PASSAGE PROVIDED:
Last week, the Confederation of Indian Industry (CII) held a mutual fund summit with the theme "Unearthing the growth potential in untapped markets". This seemed strange because mutual funds have not even tapped the savers in metros, far from reaching into semi-urban areas. Maybe the theme was chosen because selling equity schemes to villagers is the pet idea of the current chairman of the Securities and Exchange Board of India (Sebi), U K Sinha. Moneylife research shows that very few people even in urban areas are investing in mutual funds, especially equity mutual funds, while most of those who have invested in the past are either bitter or unenthused by the experience.
Neither the regulator nor the mutual funds are interested in digging deeper into this experience. The regulator, under two successive chairmen, has made things worse by messing around with the rules. Everybody seems to believe that investment through mutual funds is a great invention that would boom if only we can spread its gospel through "investor awareness" programmes conducted in far-off towns.
Well, I have been analysing the performance of mutual funds and examining their business model closely for the past seven years. I am now convinced that "investor awareness" or "discovering the various routes which can help them reach out to a larger belt of customers beyond the Tier 1 cities", as the CII session intended to discuss, are useless exercises. Asset management companies will never be able to connect with savers, whether rural or urban, with the current model.
Businesses that appeal to the masses should have certain basic features. Customers must:
- clearly perceive benefits out of what they buy;
- be able to buy the products without hassles;
- actually experience performance that matches the promise; and
- experience the same benefits repeatedly without fail.

Scene question records

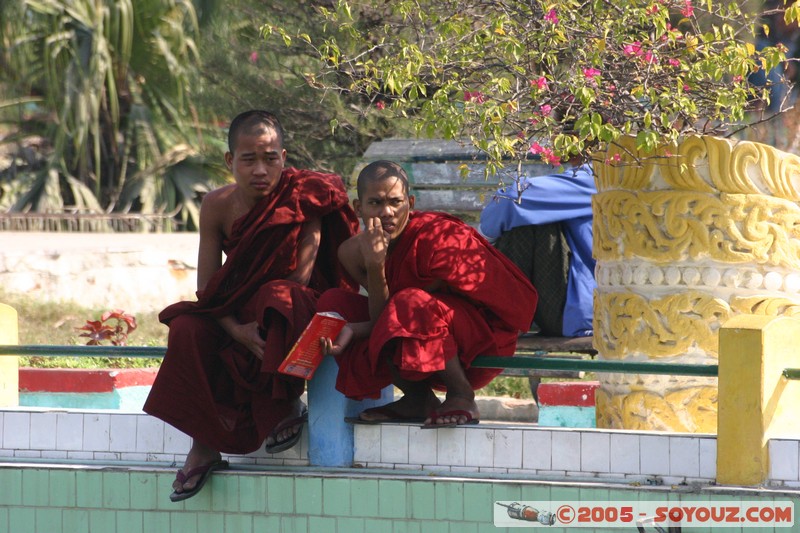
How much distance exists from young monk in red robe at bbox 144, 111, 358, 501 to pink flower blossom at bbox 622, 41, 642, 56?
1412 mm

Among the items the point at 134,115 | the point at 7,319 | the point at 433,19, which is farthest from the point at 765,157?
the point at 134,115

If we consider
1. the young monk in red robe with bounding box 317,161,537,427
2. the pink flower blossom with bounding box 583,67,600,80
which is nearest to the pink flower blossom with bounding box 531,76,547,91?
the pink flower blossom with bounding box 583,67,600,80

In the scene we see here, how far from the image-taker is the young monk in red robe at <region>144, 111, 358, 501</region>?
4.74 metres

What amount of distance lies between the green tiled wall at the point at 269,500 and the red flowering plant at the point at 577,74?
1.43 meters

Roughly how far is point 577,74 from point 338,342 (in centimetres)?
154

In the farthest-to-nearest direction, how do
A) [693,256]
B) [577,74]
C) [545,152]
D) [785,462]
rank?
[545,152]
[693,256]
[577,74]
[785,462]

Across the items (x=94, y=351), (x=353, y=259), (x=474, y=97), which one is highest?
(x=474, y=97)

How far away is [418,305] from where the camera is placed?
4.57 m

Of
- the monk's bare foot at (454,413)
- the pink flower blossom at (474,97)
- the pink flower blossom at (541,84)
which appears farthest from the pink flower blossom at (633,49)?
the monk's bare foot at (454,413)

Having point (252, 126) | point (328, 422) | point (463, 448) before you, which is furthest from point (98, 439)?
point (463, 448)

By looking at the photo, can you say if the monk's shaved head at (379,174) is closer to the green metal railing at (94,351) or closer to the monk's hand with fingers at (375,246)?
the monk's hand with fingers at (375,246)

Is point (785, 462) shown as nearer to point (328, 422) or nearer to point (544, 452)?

REQUIRED ACTIONS:
1. Decide whether each statement below agrees with the mutual fund commentary, answering yes or no and quoting the deciding words of that commentary: (a) Moneylife research found that very few urban people are investing in mutual funds. (b) The author has analysed mutual fund performance for the past ten years. (c) The regulator has improved matters by changing the rules.
2. Quote the part of the mutual fund commentary that opens with the words "Neither the regulator" and closes with "the current model.".

CORRECT ANSWERS:
1.
(a) Yes: "very few people even in urban areas are investing in mutual funds"
(b) No: "for the past seven years"
(c) No: "has made things worse by messing around with the rules"

2.
Neither the regulator nor the mutual funds are interested in digging deeper into this experience. The regulator, under two successive chairmen, has made things worse by messing around with the rules. Everybody seems to believe that investment through mutual funds is a great invention that would boom if only we can spread its gospel through "investor awareness" programmes conducted in far-off towns.
Well, I have been analysing the performance of mutual funds and examining their business model closely for the past seven years. I am now convinced that "investor awareness" or "discovering the various routes which can help them reach out to a larger belt of customers beyond the Tier 1 cities", as the CII session intended to discuss, are useless exercises. Asset management companies will never be able to connect with savers, whether rural or urban, with the current model.